• [REQUEST]: In the stretch of the material from "How would the" through "5. the snow-covered tree at point 93,83", change "camera distance" to "distance from the camera" and reproduce those lines with nothing else altered.
----- DATASET ENTRIES
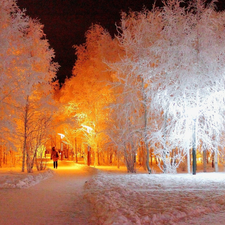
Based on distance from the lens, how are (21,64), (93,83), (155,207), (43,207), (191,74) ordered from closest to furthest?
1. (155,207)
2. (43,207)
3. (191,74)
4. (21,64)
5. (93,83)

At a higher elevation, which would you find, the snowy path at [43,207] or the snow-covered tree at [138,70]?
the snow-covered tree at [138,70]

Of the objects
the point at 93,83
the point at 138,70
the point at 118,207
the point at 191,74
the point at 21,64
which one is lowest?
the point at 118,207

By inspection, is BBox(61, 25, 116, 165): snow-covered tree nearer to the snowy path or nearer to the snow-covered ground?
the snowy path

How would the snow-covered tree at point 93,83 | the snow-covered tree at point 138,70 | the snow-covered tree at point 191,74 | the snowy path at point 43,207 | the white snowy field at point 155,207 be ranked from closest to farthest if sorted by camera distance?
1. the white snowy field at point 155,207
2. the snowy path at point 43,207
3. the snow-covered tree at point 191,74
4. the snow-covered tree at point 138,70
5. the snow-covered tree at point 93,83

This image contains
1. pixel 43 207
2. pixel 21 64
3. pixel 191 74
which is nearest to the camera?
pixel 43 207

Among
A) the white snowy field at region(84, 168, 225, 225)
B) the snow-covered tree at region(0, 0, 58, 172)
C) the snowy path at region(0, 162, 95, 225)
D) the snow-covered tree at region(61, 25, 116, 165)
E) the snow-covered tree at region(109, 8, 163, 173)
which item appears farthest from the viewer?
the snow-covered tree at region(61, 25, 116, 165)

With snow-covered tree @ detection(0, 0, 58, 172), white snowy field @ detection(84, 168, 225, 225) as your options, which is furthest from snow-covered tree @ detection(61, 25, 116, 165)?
----------
• [THE ANSWER]:
How would the snow-covered tree at point 93,83 | the snow-covered tree at point 138,70 | the snow-covered tree at point 191,74 | the snowy path at point 43,207 | the white snowy field at point 155,207 be ranked from closest to farthest if sorted by distance from the camera?
1. the white snowy field at point 155,207
2. the snowy path at point 43,207
3. the snow-covered tree at point 191,74
4. the snow-covered tree at point 138,70
5. the snow-covered tree at point 93,83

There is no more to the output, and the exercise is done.